先週の
スプリンターズSでは「白毛一族」
ママコチャのうれしいGI初タイトル獲得がファンを歓喜させた。一方で同日に発表された全姉
ソダシの電撃引退には驚きと寂しさを禁じ得なかったが…。今後は1歳下の妹がしっかりバトンを受け継いでターフを沸かせてくれるに違いない。

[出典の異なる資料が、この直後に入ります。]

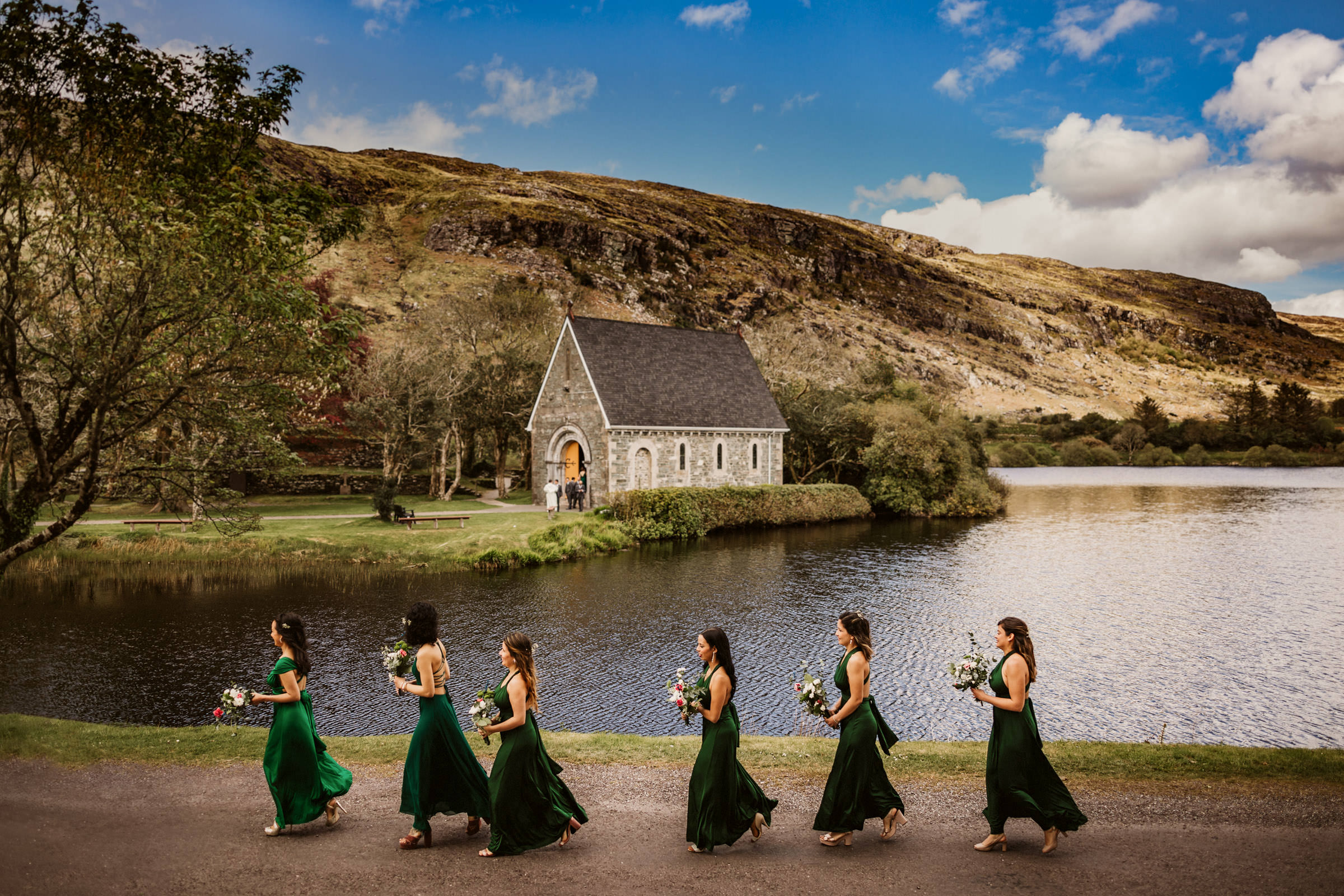 Bridesmaid head to church in flowing emerald green dresses - photographed by Lima Conlon - Ireland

そんな流れを受けて「兄弟・姉妹で活躍する血統」をテーマに今週の重賞メンバーを見渡したところ、
毎日王冠(8日=東京芝1800メートル)の
フェーングロッテンに行き着いた。1歳上の半兄は一昨年の
スプリンターズSを制した
ピクシーナイト。兄弟で主戦場はまったく異なるものの、宮本調教師が「本当に優秀なお母さん」と舌を巻いていたように、受け継いだ血のポテンシャルの高さは勝るとも劣らない。
もちろん、今年の
毎日王冠にはGI3勝(2022、23年
安田記念、23年
ヴィクトリアマイル)の
ソングラインや21年のGI・
NHKマイルC覇者で当レースの勝ち馬でもある
シュネルマイスターなど、超のつくハイレベルメンバーが集結。決して楽なレースではないが、担当の久保助手は「ウチのも引け目を感じるほどじゃない。今年に入ってから勝ち星はないとはいえ、
中山金杯で3着、その後の
金鯱賞や
鳴尾記念でも2着と走れているからね」と
ファイティングポーズを崩さない。となれば、不可解だった前走(
七夕賞14着)の敗因は?
「(ハンデ)58キロもあったにせよ、競馬にいって進んでいかなかった。暑さの影響というのも大きかったんだと思う」と力負けをキッパリ否定。酷暑が本来の走りを邪魔していたとなれば、10月に入り半袖では肌寒くなるほど気温が下がってきたのは心強い反撃材料となろう。「状態の良さは息遣いなどに出てくるんですが、今はそのあたりも悪くないですね。涼しくなってきたのは、この馬にとって間違いなくプラス。体調も上向きです」と好仕上がりをアピールしてくれた。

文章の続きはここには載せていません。